▶ **Selected excerpt**:
----

Three of these grounds – desertion, two and five years’ separation – involve considerable periods of delay before obtaining a divorce is possible at all. At least two years in the case of the first two and five years in the case of the last. Similarly, the parties cannot rely upon adultery in a divorce petition if there has been none. This means in a divorce unreasonable behaviour is the method of choice for most couples who want an “instant” divorce in cases where no adultery is involved.

In the divorce process people often approach a solicitor and say they want a divorce based on “irreconcilable differences”. This happens so often that it is perfectly obvious that there are very many couples in this position. They are in an unhappy marriage and want to bring it to an end. This is perfectly natural and understandable. Nevertheless, it is not possible to obtain a divorce based on “irreconcilable differences”. We think that is wrong but there it is – what UK divorce law demands is rather different. There are recurrent proposals to change the present requirements.

To obtain a divorce on the ground of unreasonable behaviour English law insists that (a) that the marriage has broken down irretrievably and (b) that one of the parties to the marriage has behaved in such an unreasonable manner that the other finds it intolerable to live with him or her. Or, at least, that is what it requires if divorce is sought on the ground of unreasonable behaviour. Although this sounds rather a difficult thing to prove the reality of the matter is that the courts do not set a very demanding standard and in practice it is not normally too difficult to find some examples of “unreasonable behaviour” sufficient to satisfy a court that a marriage has broken down. The courts adopt a realistic attitude. They know that if one party to a marriage feels so strongly about it as to issue a divorce petition the marriage has irretrievably broken down so far as that person is concerned and it would be futile to pretend otherwise. The courts therefore adopt quite a relaxed attitude to the exact type of “unreasonable behaviour” which one has to allege in order to get the divorce. It is important to understand this.

It is a pity that couples are forced to make allegations of unreasonable behaviour because there are very many cases where the couple has simply drifted apart and they do not really hold any especial animosity towards one another. They do, nevertheless, want to obtain a divorce now rather than in two years time. They are therefore obliged to fall back on “unreasonable behaviour” if there has been no adultery. If they want an “instant” divorce one of them must divorce the other on the grounds of unreasonable behaviour. Really it does not matter who does it. People often think that if they do not “defend” a divorce based on unreasonable behaviour they will suffer in some way when it comes to the division of the matrimonial property and/or any questions relating to the children. In point of fact, the reason for the divorce has no impact whatever on these two latter issues in the overwhelming majority of cases and so there is no reason to be concerned about it. However, this is something which does need to be explained and it often has to be explained carefully.

Do please continue if you want to know more about unreasonable behaviour as one of the grounds for divorce.



Unreasonable behaviour as a ground of divorce (2)

----

▶ **Material supplied**:
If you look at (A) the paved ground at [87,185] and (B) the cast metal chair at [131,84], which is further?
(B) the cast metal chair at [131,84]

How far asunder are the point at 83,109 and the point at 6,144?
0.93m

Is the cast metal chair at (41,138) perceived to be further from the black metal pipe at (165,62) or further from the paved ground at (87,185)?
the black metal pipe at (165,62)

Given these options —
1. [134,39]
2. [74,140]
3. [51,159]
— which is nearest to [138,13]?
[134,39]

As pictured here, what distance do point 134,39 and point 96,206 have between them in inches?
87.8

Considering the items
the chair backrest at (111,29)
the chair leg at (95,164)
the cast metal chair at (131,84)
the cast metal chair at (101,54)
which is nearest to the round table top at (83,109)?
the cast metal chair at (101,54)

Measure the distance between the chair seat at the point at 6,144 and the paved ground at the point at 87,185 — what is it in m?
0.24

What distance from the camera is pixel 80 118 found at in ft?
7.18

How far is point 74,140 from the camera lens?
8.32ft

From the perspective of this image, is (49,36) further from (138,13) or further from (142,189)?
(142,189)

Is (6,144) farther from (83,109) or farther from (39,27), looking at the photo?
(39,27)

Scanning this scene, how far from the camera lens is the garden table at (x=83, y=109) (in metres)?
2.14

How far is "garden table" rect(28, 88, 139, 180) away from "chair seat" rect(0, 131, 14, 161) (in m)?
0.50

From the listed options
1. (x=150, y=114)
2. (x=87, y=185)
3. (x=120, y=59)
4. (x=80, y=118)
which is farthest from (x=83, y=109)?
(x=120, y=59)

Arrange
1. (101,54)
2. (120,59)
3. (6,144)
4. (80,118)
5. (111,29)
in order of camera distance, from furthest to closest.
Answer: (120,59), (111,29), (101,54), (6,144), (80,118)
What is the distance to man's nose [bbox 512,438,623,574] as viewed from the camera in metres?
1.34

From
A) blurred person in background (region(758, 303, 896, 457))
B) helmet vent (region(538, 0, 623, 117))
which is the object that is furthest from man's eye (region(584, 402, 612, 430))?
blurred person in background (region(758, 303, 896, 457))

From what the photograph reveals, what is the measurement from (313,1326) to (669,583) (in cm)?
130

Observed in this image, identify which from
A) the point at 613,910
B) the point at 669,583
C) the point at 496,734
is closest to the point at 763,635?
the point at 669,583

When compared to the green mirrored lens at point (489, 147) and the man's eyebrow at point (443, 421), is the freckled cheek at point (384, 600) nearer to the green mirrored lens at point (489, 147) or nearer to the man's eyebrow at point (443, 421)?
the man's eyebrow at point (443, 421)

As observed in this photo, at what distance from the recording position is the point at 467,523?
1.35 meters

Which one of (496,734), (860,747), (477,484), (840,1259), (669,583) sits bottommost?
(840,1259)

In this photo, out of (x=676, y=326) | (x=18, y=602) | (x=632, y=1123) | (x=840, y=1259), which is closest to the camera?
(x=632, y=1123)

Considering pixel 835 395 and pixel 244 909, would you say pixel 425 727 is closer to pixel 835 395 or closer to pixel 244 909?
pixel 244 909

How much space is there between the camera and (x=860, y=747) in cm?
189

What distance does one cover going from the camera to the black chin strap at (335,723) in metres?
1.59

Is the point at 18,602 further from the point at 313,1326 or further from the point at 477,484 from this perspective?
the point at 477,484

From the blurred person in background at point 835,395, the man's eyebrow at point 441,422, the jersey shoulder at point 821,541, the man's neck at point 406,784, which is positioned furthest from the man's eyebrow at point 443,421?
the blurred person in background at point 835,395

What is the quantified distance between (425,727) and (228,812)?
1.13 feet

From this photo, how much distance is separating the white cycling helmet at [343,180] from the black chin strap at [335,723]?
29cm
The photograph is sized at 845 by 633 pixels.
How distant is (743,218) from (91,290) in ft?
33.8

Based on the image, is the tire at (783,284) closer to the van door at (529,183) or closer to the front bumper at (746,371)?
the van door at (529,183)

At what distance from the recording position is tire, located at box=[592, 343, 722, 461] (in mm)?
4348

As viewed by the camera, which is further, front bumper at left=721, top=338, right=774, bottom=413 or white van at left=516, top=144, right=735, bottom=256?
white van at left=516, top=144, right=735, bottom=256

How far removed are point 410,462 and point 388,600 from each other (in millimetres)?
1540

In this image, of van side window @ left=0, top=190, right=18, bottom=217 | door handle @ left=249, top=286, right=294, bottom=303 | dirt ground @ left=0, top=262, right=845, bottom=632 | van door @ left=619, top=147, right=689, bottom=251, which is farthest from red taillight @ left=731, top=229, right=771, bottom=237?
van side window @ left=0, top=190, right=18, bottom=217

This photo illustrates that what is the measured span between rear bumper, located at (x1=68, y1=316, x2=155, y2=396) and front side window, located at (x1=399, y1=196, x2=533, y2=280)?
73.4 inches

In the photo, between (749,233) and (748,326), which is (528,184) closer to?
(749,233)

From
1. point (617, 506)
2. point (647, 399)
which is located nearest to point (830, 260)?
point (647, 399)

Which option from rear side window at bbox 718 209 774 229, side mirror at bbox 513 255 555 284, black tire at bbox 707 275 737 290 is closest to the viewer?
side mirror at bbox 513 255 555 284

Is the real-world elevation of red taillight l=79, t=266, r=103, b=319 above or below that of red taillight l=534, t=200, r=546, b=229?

----

▶ **Requests**:
**A)** List every ground for divorce that the passage on unreasonable behaviour names as available under the law it describes.
**B)** Reproduce the passage on unreasonable behaviour word for word, from "Do please continue" to "of divorce (2)".
**C)** In the passage on unreasonable behaviour, which two issues does the reason for the divorce have no impact on in the overwhelming majority of cases?

▶ **Written responses**:
**A)**
Desertion
Two years' separation
Five years' separation
Adultery
Unreasonable behaviour

**B)**
Do please continue if you want to know more about unreasonable behaviour as one of the grounds for divorce.



Unreasonable behaviour as a ground of divorce (2)

**C)** The division of the matrimonial property and any questions relating to the children.